(Problem to work on):
Turn every line of the records below into a JSON list of strings, one string per line, skipping blank lines and leaving out the pictures.
───── Data supplied
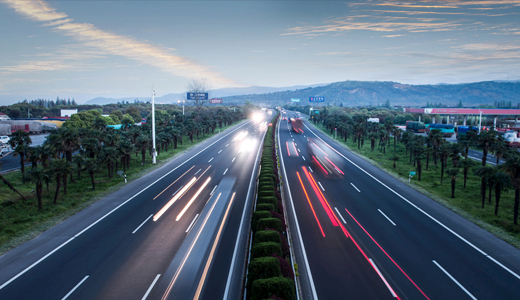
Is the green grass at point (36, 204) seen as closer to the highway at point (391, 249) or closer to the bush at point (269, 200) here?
the bush at point (269, 200)

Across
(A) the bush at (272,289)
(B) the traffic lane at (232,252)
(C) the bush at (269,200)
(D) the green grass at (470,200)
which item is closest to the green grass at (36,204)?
(B) the traffic lane at (232,252)

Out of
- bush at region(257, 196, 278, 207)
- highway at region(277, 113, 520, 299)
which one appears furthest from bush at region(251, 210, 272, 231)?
highway at region(277, 113, 520, 299)

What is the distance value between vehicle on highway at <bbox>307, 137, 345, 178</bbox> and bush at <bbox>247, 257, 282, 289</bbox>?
25.2 meters

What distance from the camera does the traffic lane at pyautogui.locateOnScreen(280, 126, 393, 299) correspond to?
47.5ft

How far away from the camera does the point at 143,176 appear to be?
3747 centimetres

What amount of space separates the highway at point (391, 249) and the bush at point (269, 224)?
2270mm

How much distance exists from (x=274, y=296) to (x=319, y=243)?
27.7ft

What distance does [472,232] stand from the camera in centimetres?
2152

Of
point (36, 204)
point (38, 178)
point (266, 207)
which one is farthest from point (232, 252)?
point (36, 204)

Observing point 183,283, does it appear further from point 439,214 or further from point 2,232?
point 439,214

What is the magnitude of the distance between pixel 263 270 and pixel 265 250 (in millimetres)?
1600

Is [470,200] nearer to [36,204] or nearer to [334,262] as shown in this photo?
[334,262]

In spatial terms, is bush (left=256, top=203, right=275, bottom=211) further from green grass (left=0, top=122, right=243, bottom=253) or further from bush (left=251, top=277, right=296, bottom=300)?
green grass (left=0, top=122, right=243, bottom=253)

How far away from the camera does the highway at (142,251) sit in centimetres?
1438
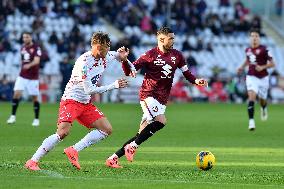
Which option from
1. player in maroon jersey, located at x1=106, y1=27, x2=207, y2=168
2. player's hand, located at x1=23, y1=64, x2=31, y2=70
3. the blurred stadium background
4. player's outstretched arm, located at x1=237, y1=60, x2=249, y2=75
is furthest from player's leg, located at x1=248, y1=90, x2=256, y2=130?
the blurred stadium background

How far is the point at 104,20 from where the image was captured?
47500 millimetres

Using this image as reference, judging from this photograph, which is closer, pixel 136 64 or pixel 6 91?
pixel 136 64

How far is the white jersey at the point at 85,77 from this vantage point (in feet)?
46.4

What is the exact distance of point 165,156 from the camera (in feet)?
56.1

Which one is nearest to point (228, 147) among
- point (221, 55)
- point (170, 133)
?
point (170, 133)

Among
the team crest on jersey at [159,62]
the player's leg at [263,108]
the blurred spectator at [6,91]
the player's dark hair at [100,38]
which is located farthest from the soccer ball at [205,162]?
the blurred spectator at [6,91]

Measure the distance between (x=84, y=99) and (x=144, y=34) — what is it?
32.7 metres

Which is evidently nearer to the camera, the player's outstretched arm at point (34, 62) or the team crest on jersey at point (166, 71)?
the team crest on jersey at point (166, 71)

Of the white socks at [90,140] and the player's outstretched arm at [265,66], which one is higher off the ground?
the player's outstretched arm at [265,66]

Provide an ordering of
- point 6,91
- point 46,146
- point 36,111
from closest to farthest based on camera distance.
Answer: point 46,146, point 36,111, point 6,91

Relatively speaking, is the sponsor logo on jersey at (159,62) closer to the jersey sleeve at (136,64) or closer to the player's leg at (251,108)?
the jersey sleeve at (136,64)

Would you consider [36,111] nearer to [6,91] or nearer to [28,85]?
[28,85]

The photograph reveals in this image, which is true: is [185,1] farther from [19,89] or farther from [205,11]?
[19,89]

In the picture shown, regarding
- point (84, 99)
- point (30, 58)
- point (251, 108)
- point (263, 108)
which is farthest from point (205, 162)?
point (263, 108)
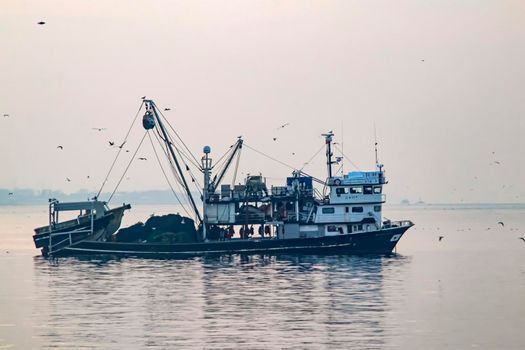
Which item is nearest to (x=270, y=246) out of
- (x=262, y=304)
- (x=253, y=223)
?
(x=253, y=223)

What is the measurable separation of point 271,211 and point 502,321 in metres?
49.9

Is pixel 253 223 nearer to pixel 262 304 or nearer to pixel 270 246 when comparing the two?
pixel 270 246

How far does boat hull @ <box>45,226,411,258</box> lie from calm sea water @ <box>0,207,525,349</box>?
53.9 inches

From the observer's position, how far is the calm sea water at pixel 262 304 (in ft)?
182

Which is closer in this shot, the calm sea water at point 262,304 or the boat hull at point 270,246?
the calm sea water at point 262,304

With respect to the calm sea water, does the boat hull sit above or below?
above

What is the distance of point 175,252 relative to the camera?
109 metres

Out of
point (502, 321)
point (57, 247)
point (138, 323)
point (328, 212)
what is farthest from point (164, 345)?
point (57, 247)

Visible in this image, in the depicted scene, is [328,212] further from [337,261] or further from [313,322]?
[313,322]

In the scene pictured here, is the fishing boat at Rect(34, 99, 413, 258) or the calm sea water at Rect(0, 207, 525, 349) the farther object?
the fishing boat at Rect(34, 99, 413, 258)

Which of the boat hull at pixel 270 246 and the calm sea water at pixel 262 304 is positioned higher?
the boat hull at pixel 270 246

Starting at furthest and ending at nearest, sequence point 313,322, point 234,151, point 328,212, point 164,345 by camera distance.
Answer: point 234,151, point 328,212, point 313,322, point 164,345

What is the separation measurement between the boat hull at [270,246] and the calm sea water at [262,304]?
137cm

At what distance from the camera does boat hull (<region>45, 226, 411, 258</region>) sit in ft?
349
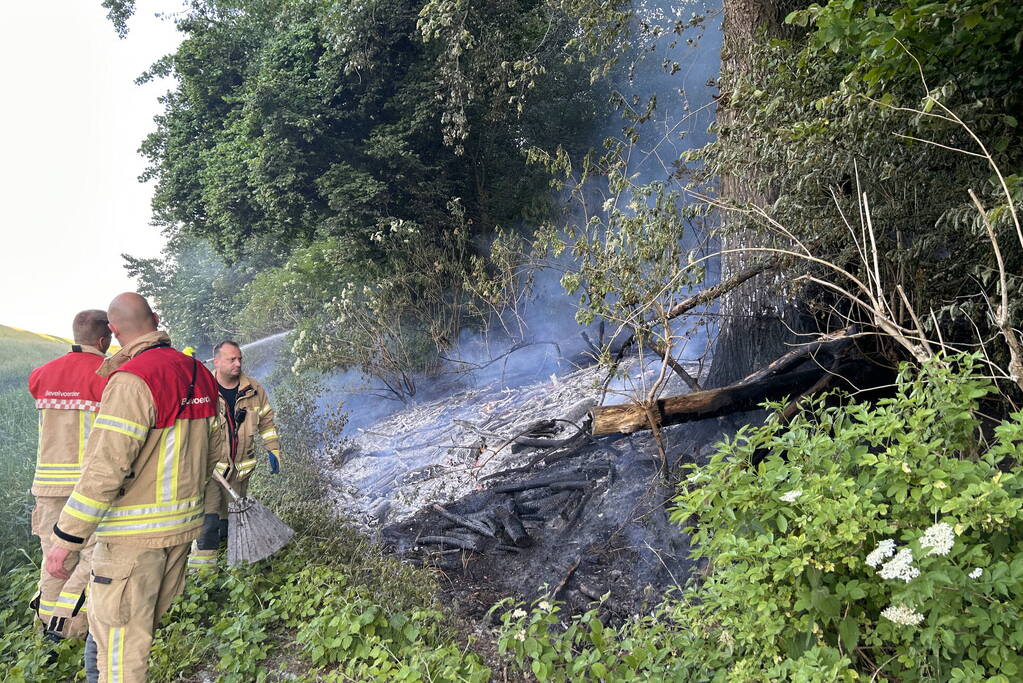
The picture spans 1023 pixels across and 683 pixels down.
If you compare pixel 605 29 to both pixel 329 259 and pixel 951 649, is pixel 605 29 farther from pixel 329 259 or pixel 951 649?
pixel 951 649

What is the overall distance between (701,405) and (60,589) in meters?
4.07

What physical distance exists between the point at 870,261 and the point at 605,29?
12.6ft

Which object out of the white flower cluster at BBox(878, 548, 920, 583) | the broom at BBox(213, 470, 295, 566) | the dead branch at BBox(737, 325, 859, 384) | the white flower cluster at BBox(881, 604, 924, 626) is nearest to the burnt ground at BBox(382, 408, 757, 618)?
the dead branch at BBox(737, 325, 859, 384)

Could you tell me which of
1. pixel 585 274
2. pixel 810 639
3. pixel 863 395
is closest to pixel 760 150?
pixel 585 274

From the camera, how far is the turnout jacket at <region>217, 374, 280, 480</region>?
17.9 feet

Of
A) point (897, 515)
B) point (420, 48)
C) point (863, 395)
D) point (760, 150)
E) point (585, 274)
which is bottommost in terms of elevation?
point (863, 395)

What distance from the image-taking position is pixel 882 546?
2234mm

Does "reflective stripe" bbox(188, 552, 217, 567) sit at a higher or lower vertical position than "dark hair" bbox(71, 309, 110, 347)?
lower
──────────
(Response):
[
  "Is the green grass at point (36, 204) seen as closer to the highway at point (391, 249) or closer to the bush at point (269, 200) here?",
  "the bush at point (269, 200)",
  "Across",
  "(A) the bush at (272,289)",
  "(B) the traffic lane at (232,252)",
  "(C) the bush at (269,200)",
  "(D) the green grass at (470,200)",
  "which item is closest to the green grass at (36,204)?",
  "(B) the traffic lane at (232,252)",
  "Out of",
  "- bush at region(257, 196, 278, 207)",
  "- highway at region(277, 113, 520, 299)",
  "which one appears furthest from bush at region(251, 210, 272, 231)?",
  "highway at region(277, 113, 520, 299)",
  "What is the distance value between vehicle on highway at <bbox>307, 137, 345, 178</bbox> and bush at <bbox>247, 257, 282, 289</bbox>?",
  "25.2 meters",
  "What distance from the camera does the traffic lane at pyautogui.locateOnScreen(280, 126, 393, 299) correspond to?",
  "47.5ft",
  "How far away from the camera does the point at 143,176 appear to be?",
  "3747 centimetres",
  "What amount of space separates the highway at point (391, 249) and the bush at point (269, 224)?",
  "2270mm",
  "How much distance exists from (x=274, y=296) to (x=319, y=243)?",
  "27.7ft",
  "What distance does [472,232] stand from the camera in centimetres?",
  "2152",
  "Of",
  "point (36, 204)",
  "point (38, 178)",
  "point (266, 207)",
  "which one is farthest from point (232, 252)?",
  "point (36, 204)",
  "Observing point 183,283, does it appear further from point 439,214 or further from point 2,232?",
  "point 439,214",
  "What is the magnitude of the distance between pixel 263 270 and pixel 265 250 (in millimetres)?",
  "1600",
  "Is [470,200] nearer to [36,204] or nearer to [334,262] as shown in this photo?",
  "[334,262]",
  "In spatial terms, is bush (left=256, top=203, right=275, bottom=211) further from green grass (left=0, top=122, right=243, bottom=253) or further from bush (left=251, top=277, right=296, bottom=300)?",
  "green grass (left=0, top=122, right=243, bottom=253)",
  "How far away from the camera does the highway at (142,251) sit in centimetres?",
  "1438",
  "Which option from",
  "1. player in maroon jersey, located at x1=106, y1=27, x2=207, y2=168",
  "2. player's hand, located at x1=23, y1=64, x2=31, y2=70",
  "3. the blurred stadium background",
  "4. player's outstretched arm, located at x1=237, y1=60, x2=249, y2=75",
  "is furthest from player's leg, located at x1=248, y1=90, x2=256, y2=130?",
  "the blurred stadium background",
  "How far is the point at 104,20 from where the image was captured?",
  "47500 millimetres",
  "Using this image as reference, judging from this photograph, which is closer, pixel 136 64 or pixel 6 91?",
  "pixel 136 64",
  "How far is the white jersey at the point at 85,77 from this vantage point (in feet)?",
  "46.4",
  "What is the exact distance of point 165,156 from the camera (in feet)?",
  "56.1",
  "Which one is nearest to point (228, 147) among",
  "- point (221, 55)",
  "- point (170, 133)",
  "?",
  "point (170, 133)",
  "Among",
  "the team crest on jersey at [159,62]",
  "the player's leg at [263,108]",
  "the blurred spectator at [6,91]",
  "the player's dark hair at [100,38]",
  "which is located farthest from the soccer ball at [205,162]?",
  "the blurred spectator at [6,91]",
  "Measure the distance between (x=84, y=99) and (x=144, y=34) — what is it?",
  "32.7 metres",
  "Which is evidently nearer to the camera, the player's outstretched arm at point (34, 62) or the team crest on jersey at point (166, 71)?",
  "the team crest on jersey at point (166, 71)",
  "Of the white socks at [90,140] and the player's outstretched arm at [265,66], which one is higher off the ground?",
  "the player's outstretched arm at [265,66]",
  "Provide an ordering of",
  "- point 6,91",
  "- point 46,146",
  "- point 36,111",
  "from closest to farthest based on camera distance.",
  "Answer: point 46,146, point 36,111, point 6,91",
  "Relatively speaking, is the sponsor logo on jersey at (159,62) closer to the jersey sleeve at (136,64) or closer to the player's leg at (251,108)?",
  "the jersey sleeve at (136,64)",
  "Would you consider [36,111] nearer to [6,91] or nearer to [28,85]?",
  "[28,85]",
  "The photograph reveals in this image, which is true: is [185,1] farther from [19,89] or farther from [205,11]?",
  "[19,89]",
  "In the picture shown, regarding",
  "- point (84, 99)",
  "- point (30, 58)",
  "- point (251, 108)",
  "- point (263, 108)",
  "which is farthest from point (205, 162)?",
  "point (263, 108)",
  "Which item is nearest to (x=270, y=246) out of",
  "- (x=262, y=304)",
  "- (x=253, y=223)",
  "?",
  "(x=253, y=223)",
  "What is the measurable separation of point 271,211 and point 502,321 in metres?",
  "49.9",
  "Is pixel 253 223 nearer to pixel 262 304 or nearer to pixel 270 246 when comparing the two?",
  "pixel 270 246",
  "How far does boat hull @ <box>45,226,411,258</box> lie from calm sea water @ <box>0,207,525,349</box>?",
  "53.9 inches",
  "From the observer's position, how far is the calm sea water at pixel 262 304 (in ft)?",
  "182",
  "Which is closer in this shot, the calm sea water at point 262,304 or the boat hull at point 270,246?",
  "the calm sea water at point 262,304",
  "With respect to the calm sea water, does the boat hull sit above or below?",
  "above",
  "What is the distance of point 175,252 relative to the camera?",
  "109 metres",
  "Out of",
  "point (502, 321)",
  "point (57, 247)",
  "point (138, 323)",
  "point (328, 212)",
  "what is farthest from point (164, 345)?",
  "point (57, 247)",
  "Visible in this image, in the depicted scene, is [328,212] further from [337,261] or further from [313,322]?",
  "[313,322]",
  "In the scene pictured here, is the fishing boat at Rect(34, 99, 413, 258) or the calm sea water at Rect(0, 207, 525, 349) the farther object?",
  "the fishing boat at Rect(34, 99, 413, 258)",
  "Which of the boat hull at pixel 270 246 and the calm sea water at pixel 262 304 is positioned higher?",
  "the boat hull at pixel 270 246",
  "Starting at furthest and ending at nearest, sequence point 313,322, point 234,151, point 328,212, point 164,345 by camera distance.",
  "Answer: point 234,151, point 328,212, point 313,322, point 164,345",
  "What is the separation measurement between the boat hull at [270,246] and the calm sea water at [262,304]?",
  "137cm",
  "At what distance from the camera does boat hull (<region>45, 226, 411, 258</region>) sit in ft?",
  "349",
  "The picture spans 1023 pixels across and 683 pixels down.",
  "If you compare pixel 605 29 to both pixel 329 259 and pixel 951 649, is pixel 605 29 farther from pixel 329 259 or pixel 951 649?",
  "pixel 951 649",
  "What is the overall distance between (701,405) and (60,589) in meters?",
  "4.07",
  "What physical distance exists between the point at 870,261 and the point at 605,29?",
  "12.6ft",
  "Which object out of the white flower cluster at BBox(878, 548, 920, 583) | the broom at BBox(213, 470, 295, 566) | the dead branch at BBox(737, 325, 859, 384) | the white flower cluster at BBox(881, 604, 924, 626) is nearest to the burnt ground at BBox(382, 408, 757, 618)?",
  "the dead branch at BBox(737, 325, 859, 384)",
  "Could you tell me which of",
  "1. pixel 585 274",
  "2. pixel 810 639",
  "3. pixel 863 395",
  "is closest to pixel 760 150?",
  "pixel 585 274",
  "From the camera, how far is the turnout jacket at <region>217, 374, 280, 480</region>?",
  "17.9 feet",
  "Of",
  "A) point (897, 515)",
  "B) point (420, 48)",
  "C) point (863, 395)",
  "D) point (760, 150)",
  "E) point (585, 274)",
  "which is bottommost in terms of elevation?",
  "point (863, 395)",
  "What distance from the image-taking position is pixel 882 546?",
  "2234mm",
  "Does \"reflective stripe\" bbox(188, 552, 217, 567) sit at a higher or lower vertical position than \"dark hair\" bbox(71, 309, 110, 347)?",
  "lower"
]